Ben prout, parce que si Prométhée nous avait apporté le feu, Prometheus lui, nous envoie de la fumée.

Après ça, au milieu d'images certes techniquement chiadées mais ô combien froides et impersonnelles on se tape des personnages fades, antipathiques, qui ne suscitent aucunement l'attachement et encore moins l'adhésion (et pour cause on ne nous en laisse ni l'occasion, ni le temps, ni l'envie), et auxquels la plupart du temps on a soit envie de mettre des baffes (Theron sous exploitée jusqu'à la caricature), soit de les jeter dans l'espace où personne ne les entendra réciter leurs dialogues lourdingues (Marshall-Green, Pearce, entre autres...).
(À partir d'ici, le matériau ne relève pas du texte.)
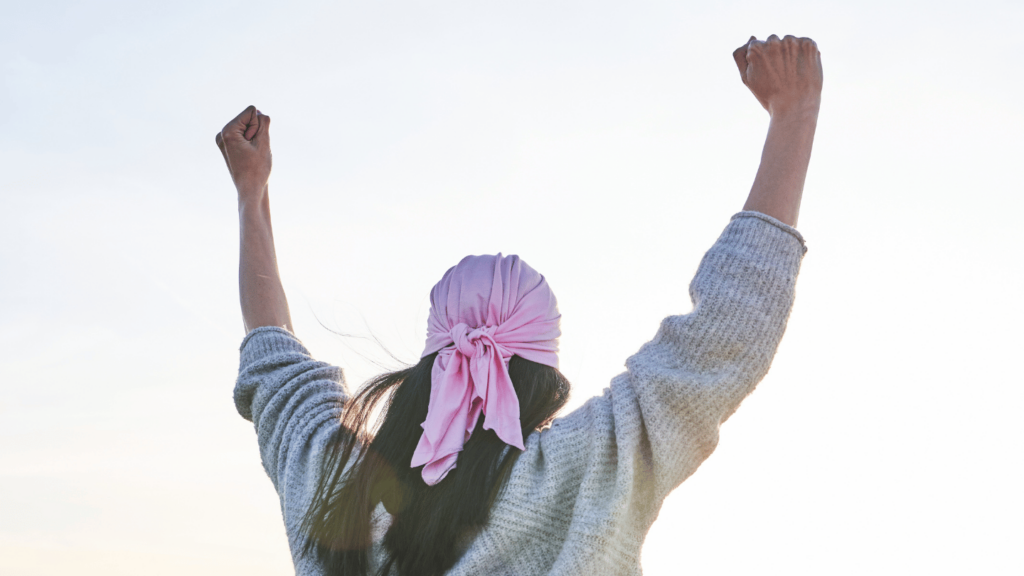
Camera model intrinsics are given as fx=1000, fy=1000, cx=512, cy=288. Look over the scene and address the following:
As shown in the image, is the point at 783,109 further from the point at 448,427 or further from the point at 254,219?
the point at 254,219

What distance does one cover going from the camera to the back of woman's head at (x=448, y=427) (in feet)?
7.89

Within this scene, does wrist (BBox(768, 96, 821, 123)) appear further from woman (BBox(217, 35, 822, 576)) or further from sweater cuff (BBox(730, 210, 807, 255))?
sweater cuff (BBox(730, 210, 807, 255))

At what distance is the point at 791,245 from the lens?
2354 millimetres

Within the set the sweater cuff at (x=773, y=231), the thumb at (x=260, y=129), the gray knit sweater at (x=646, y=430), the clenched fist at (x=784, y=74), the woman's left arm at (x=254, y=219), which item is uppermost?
the thumb at (x=260, y=129)

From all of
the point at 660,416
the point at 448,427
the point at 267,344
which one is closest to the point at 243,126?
the point at 267,344

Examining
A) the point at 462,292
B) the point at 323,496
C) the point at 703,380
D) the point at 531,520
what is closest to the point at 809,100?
the point at 703,380

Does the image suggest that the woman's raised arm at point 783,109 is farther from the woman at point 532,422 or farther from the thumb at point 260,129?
the thumb at point 260,129

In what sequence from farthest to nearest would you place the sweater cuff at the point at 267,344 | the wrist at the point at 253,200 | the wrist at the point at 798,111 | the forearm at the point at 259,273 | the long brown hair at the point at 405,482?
the wrist at the point at 253,200 < the forearm at the point at 259,273 < the sweater cuff at the point at 267,344 < the wrist at the point at 798,111 < the long brown hair at the point at 405,482

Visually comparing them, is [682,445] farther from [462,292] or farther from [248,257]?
[248,257]

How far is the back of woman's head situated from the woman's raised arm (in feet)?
2.21

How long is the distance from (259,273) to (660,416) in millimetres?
1693

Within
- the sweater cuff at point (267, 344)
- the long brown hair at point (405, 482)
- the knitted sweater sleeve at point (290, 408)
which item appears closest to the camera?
the long brown hair at point (405, 482)

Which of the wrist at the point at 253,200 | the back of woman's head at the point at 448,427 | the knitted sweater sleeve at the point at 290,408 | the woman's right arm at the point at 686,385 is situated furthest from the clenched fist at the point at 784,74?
the wrist at the point at 253,200

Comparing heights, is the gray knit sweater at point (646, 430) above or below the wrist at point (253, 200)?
below
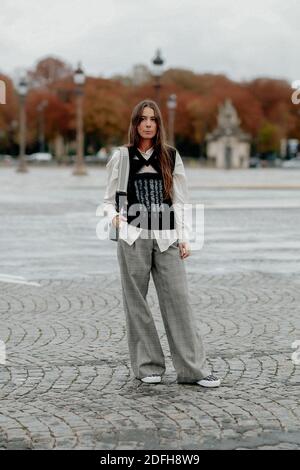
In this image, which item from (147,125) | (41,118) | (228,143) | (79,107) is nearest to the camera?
(147,125)

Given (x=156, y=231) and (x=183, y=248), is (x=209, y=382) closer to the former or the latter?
(x=183, y=248)

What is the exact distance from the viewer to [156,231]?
20.6 feet

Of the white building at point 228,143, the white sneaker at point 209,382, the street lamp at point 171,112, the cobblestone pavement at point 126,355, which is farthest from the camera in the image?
the white building at point 228,143

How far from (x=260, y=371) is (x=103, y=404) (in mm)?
1499

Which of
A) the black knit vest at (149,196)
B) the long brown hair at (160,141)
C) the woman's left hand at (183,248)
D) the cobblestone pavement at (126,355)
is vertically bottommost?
the cobblestone pavement at (126,355)

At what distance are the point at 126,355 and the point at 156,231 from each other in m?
1.56

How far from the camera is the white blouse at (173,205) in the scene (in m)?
6.25

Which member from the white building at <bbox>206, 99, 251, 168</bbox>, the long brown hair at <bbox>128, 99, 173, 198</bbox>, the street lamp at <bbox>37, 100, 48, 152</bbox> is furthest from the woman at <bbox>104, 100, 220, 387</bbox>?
the street lamp at <bbox>37, 100, 48, 152</bbox>

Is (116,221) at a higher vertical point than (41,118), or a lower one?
higher

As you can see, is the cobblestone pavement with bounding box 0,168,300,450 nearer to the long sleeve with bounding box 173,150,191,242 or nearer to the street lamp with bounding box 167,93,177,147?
the long sleeve with bounding box 173,150,191,242

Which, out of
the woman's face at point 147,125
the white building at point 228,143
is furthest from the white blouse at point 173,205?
the white building at point 228,143

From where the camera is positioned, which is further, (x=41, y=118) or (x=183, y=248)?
(x=41, y=118)

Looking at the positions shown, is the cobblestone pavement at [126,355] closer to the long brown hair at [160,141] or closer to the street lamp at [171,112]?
the long brown hair at [160,141]

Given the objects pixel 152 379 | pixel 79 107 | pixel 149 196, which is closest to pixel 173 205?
pixel 149 196
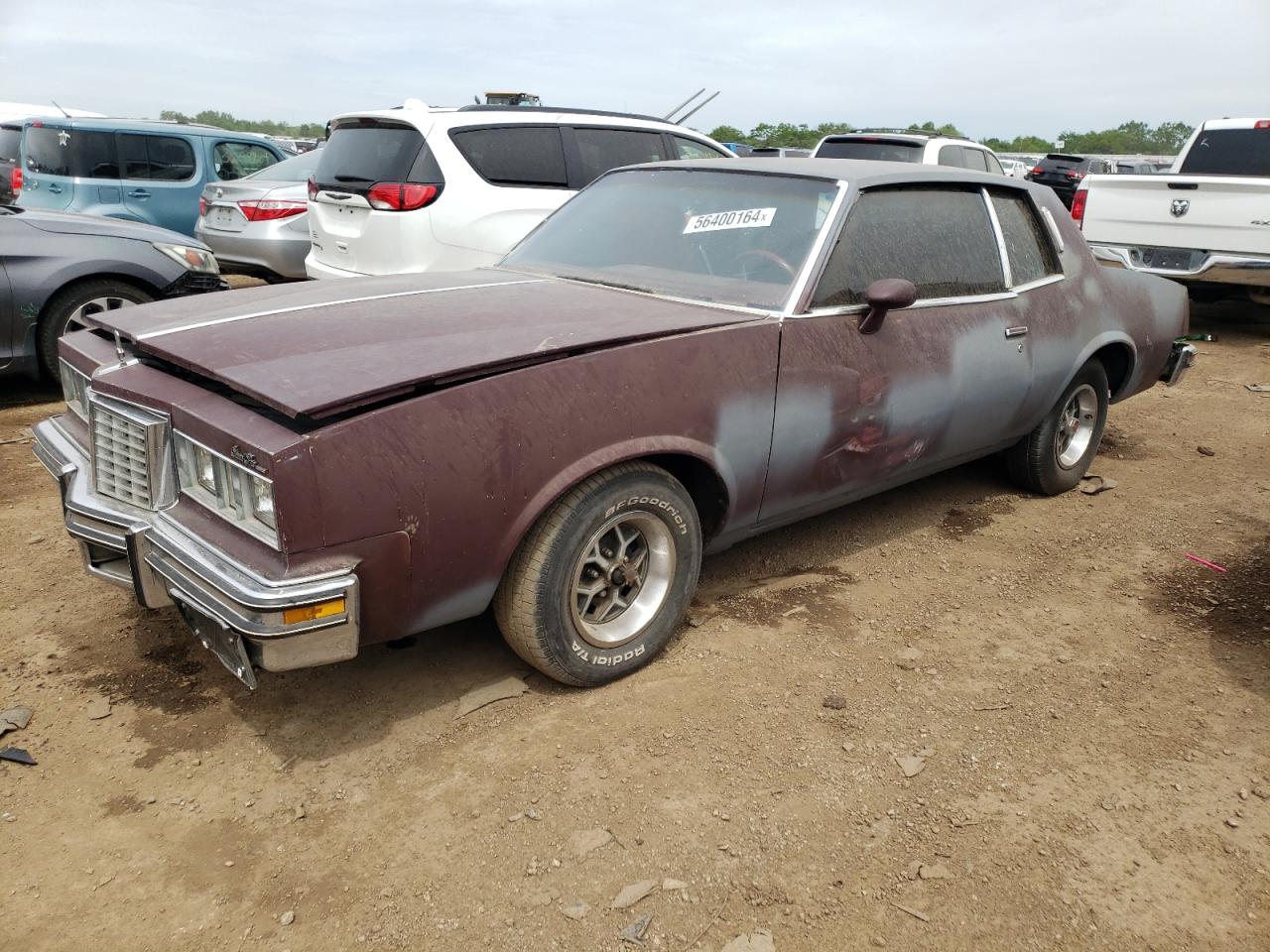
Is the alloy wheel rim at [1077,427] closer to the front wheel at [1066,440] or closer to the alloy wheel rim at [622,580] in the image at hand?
the front wheel at [1066,440]

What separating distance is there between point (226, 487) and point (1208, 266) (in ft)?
28.0

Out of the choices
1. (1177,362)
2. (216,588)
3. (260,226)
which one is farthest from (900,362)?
(260,226)

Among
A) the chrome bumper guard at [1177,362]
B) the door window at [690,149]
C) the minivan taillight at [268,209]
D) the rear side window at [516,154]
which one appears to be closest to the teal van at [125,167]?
the minivan taillight at [268,209]

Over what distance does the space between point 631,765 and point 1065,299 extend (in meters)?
3.23

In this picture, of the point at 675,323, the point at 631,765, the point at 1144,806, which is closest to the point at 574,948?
the point at 631,765

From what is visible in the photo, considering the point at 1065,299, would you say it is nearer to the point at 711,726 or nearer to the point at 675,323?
the point at 675,323

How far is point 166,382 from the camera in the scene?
2.67m

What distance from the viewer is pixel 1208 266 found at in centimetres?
811

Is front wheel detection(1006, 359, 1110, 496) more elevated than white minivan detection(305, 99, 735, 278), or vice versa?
white minivan detection(305, 99, 735, 278)

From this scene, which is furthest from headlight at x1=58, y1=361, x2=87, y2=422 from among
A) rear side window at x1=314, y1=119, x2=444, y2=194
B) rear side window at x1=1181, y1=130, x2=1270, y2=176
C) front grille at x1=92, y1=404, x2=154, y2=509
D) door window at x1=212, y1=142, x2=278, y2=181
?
rear side window at x1=1181, y1=130, x2=1270, y2=176

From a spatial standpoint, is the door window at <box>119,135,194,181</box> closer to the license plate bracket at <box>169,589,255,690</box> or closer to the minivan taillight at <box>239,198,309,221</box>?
the minivan taillight at <box>239,198,309,221</box>

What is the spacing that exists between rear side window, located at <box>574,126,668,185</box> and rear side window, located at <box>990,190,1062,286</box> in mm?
3032

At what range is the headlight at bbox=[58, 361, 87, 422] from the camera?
10.3ft

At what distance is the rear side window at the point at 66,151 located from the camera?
28.4 ft
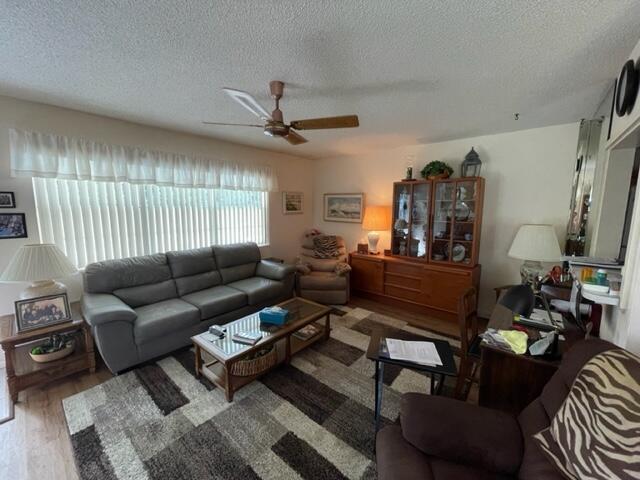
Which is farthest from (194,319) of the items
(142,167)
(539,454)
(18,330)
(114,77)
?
(539,454)

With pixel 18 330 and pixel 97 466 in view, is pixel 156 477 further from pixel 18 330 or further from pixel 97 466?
pixel 18 330

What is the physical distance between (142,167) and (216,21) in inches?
88.3

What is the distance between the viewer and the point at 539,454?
1.01m

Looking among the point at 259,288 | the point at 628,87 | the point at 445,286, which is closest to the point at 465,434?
the point at 628,87

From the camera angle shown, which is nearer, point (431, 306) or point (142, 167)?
point (142, 167)

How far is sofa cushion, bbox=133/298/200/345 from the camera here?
2275 mm

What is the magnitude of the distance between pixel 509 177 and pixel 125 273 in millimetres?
4455

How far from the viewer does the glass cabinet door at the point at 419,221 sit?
3.54 metres

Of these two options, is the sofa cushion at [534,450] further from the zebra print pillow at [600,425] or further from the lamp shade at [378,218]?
the lamp shade at [378,218]

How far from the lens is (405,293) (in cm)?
365

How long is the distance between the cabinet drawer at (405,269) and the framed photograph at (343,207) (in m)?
1.05

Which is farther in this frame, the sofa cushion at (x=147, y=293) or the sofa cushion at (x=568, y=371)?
the sofa cushion at (x=147, y=293)

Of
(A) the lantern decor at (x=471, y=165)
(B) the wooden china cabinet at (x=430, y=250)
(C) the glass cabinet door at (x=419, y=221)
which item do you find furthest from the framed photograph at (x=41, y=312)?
(A) the lantern decor at (x=471, y=165)

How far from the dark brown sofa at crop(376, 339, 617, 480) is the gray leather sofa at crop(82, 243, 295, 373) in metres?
2.12
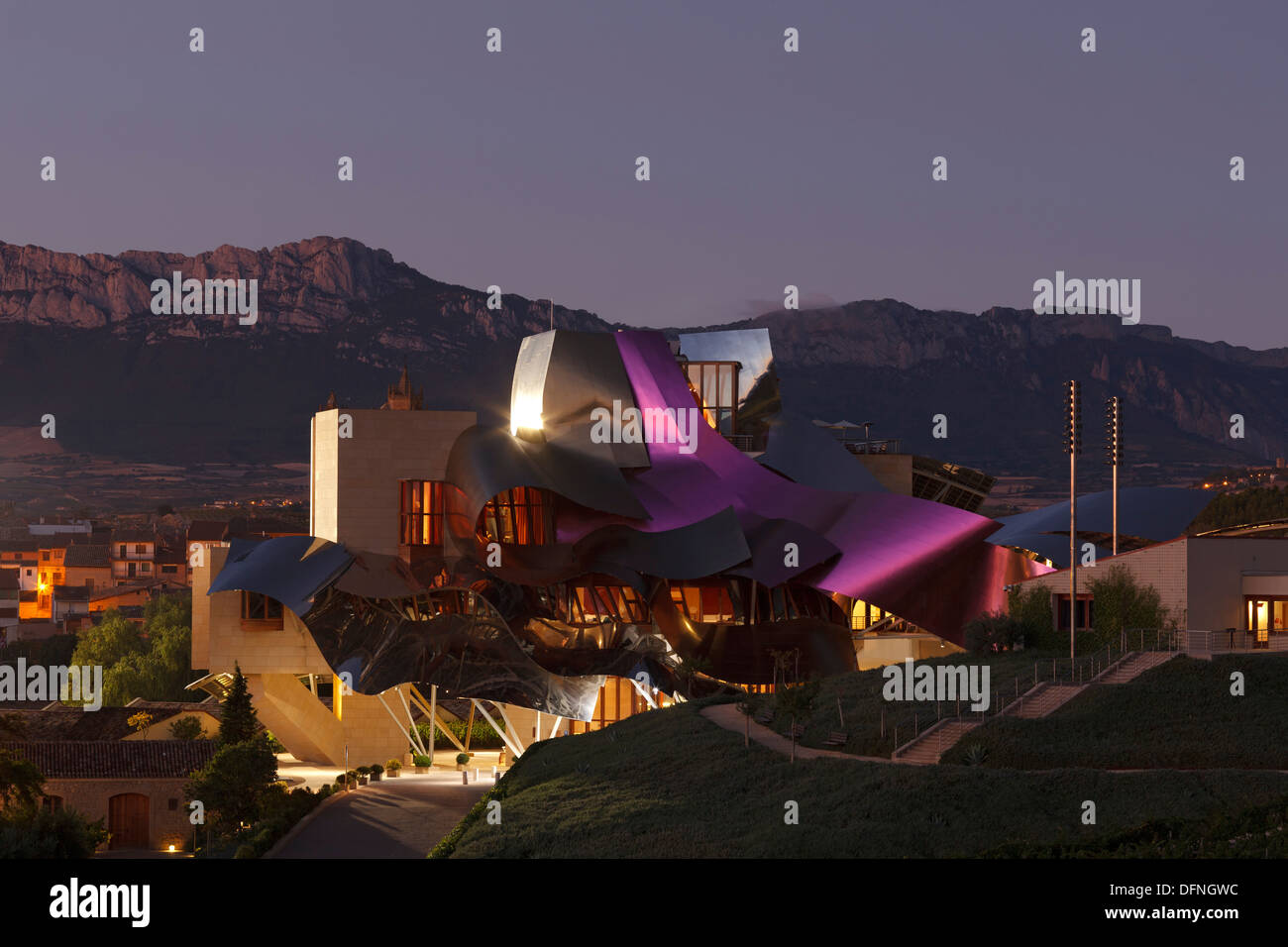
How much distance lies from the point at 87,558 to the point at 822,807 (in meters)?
153

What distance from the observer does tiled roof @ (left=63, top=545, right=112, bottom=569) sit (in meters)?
172

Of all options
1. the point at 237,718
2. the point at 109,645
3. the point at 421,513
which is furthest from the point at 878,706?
the point at 109,645

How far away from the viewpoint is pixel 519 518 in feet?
198

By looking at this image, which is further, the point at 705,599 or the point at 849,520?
the point at 705,599

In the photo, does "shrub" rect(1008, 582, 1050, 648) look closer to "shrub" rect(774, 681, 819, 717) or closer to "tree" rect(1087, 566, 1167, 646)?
"tree" rect(1087, 566, 1167, 646)

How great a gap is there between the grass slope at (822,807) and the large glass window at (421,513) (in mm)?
21807

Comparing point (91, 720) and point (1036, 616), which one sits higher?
point (1036, 616)

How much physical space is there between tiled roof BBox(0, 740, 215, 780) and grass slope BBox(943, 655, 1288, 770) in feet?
89.1

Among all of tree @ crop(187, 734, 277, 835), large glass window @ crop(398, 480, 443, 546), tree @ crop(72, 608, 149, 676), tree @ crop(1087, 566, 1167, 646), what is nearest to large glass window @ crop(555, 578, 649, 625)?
large glass window @ crop(398, 480, 443, 546)

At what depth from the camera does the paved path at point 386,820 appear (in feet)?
136

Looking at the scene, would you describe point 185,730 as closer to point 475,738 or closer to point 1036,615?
point 475,738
Bon y a des trucs rigolos comme la césarienne qui empêche pas de se taper un 4x100m après avoir oublié de signaler à tout le monde qu'un poulpe mutant se baladait dans l'unique caisson de survie du vaisseau. Et puis aussi la tête de David qui après une explosion en plein ciel et un atterrissage en triple salto du vaisseau dans lequel elle se trouvait se replace pile poil à l'endroit et à 10 centimètres de l'émetteur attaché à son corps —si c'est pas une chance de cocu!

Bon puis les petits détails du genre mais c'est quoi toutes ces jarres qui suintent on s'en fout ta gueule pose pas de questions. Ou la providence qui fait que le premièr Alien qui sort du corps d'un ingénieur (sic) ait choisi le seul qui portait une combinaison biomécanique aux traits bizarrement familiers alors que le premier qu'on voit dans le film est à poil. Du coup j'imagine même que Giger a dû puiser ses designs si particuliers d'une inspiration d'après coup aussi, hein.

Ouais puis je chipote me direz vous mais Scott il aurait pu éviter de faire passer l'esthétique du premier Alien pour moyenâgeuse avec des équipements super high tech du laser de l'hologramme de l'esbrouffe censés être antérieurs chronologiquement et donc technologiquement parlant. Même Lucas y avait pensé bordel...

Mention spéciale au maquillage de Guy Pearce qui fait hommage au désuet en réussissant le tour de force d'avoir un aspect plus daté que les effets spéciaux du 8eme passager.

Bon au milieu de toutes ces prétentions et de ce vide intersidéral de luxe surnage la frimousse de Fassbender en sosie déviant de Peter O'Toole ayant couché avec Bowie, seul capable d'insuffler un tant soit peu de mystère et d'inquiétude dans ce foutoir concave. Le peu d'énigmatique c'est à lui que vous le devrez ; le peu d'intérêt aussi. C'est tout de même assez paradoxal (et révélateur) que le seul personnage suscitant l'attachement dans ce film soit un cyborg manipulateur frigide ayant un problème d'Oedipe.

On nous avait promis des réponses, on nous avait promis un film profond qui marquerait le grand retour de Scott à la science fiction, mais ce n'est pas un retour au sources; pour moi ça s'appelle un retour sur investissement.